>> Start Source document

A/B Testing Infrastructure: Complete Setup Guide

Whistl continuously tests intervention variations to maximise effectiveness. This technical guide explains experiment design, feature flags, statistical analysis, sequential testing, and how Whistl runs hundreds of experiments to optimise user outcomes.

Why A/B Testing Matters

Intervention effectiveness varies by individual:

  • Message tone: Tough Love vs. Supportive coaching
  • Timing: Immediate vs. delayed intervention
  • Step ordering: Which negotiation steps work best
  • Visual design: Goal imagery that motivates
  • Notification copy: Messages that drive engagement

Whistl runs 50+ concurrent experiments to continuously improve outcomes.

>> End Source document
>> Start Records

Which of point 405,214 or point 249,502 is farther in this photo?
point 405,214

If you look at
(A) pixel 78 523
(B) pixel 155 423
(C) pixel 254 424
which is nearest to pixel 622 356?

>> End Records

Brief:
Retype the A/B testing guide between "Whistl continuously tests" and "optimise user outcomes.", inclusive.

Response to this exercise:
Whistl continuously tests intervention variations to maximise effectiveness. This technical guide explains experiment design, feature flags, statistical analysis, sequential testing, and how Whistl runs hundreds of experiments to optimise user outcomes.